Davidglen77 said:
if you do the math and divide pay by the hour, they are making a grand total of about $25 pesos per hour. That is for a professional who is taking care of a bunch of schoolchildren and shaping the country's future. I think it's less than adequate, however I don't think that there is any additional money in the budget to pay them more. Most public school buildings here are truly falling apart and there is no way this goverment is going to be able to fix all of them adequately.
The public school system here is absurd and sad. In many areas, the students are simply being sent to school because the State guarantees that it will feed your child 2x a day while it is in school. The children in many areas go to school hungry, get fed a crappy breakfast of sugar, then sit in the cold for hours -- and they don't have heat, and we had a lot of days last winter where it was 2 degrees / 4 degrees etc in the mornings.
How are teachers even supposed to have a fighting chance of affecting anyone. The students cannot be expected to concentrate when they are freezing and hungry.

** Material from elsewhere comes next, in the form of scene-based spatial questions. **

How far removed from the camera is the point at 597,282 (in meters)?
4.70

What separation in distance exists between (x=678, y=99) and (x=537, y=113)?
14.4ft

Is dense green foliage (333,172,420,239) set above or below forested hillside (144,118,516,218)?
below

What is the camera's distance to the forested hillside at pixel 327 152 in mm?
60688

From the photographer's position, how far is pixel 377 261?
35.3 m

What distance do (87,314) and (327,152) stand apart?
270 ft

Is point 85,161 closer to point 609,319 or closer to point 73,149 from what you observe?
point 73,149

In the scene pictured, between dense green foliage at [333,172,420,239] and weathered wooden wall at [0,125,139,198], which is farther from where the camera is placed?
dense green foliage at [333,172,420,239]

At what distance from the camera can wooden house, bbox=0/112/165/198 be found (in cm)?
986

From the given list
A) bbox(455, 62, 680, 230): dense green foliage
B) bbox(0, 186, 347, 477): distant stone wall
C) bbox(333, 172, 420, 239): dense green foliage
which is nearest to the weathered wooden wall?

The teachers however, are also a bunch of a$%holes now because who are they punishing with their paros? The students, and also often the parents of these students, who now have to try and figure out who will look after their children while they go to work.
The schools in the provinces are even worse than in Capital. The salaries for the teachers are low, but if the education system has a hope of improving they first need to invest money in the school lunches programmes, then in the buildings, then in the books and teachers. Education is the key to a better life, but if you're freezing and hungry you're never going to be able to learn anything anyway -- even the government knows this, they've been running all those adds talking about the importance of giving your child adequate nutrition so that they develop cognitively... without basic needs provided for, you don't have a chance of providing an education.
Anyway, I'm so sick of paros here. Taxistas, campo, docentes. In North America strikes are the last action, here they are the first. In North America they try to get the people on their side first, here they don't care if they f*&k over the people, they don't care if they have their support, it's all very bullheaded selfish action without any interest in gaining the popular support.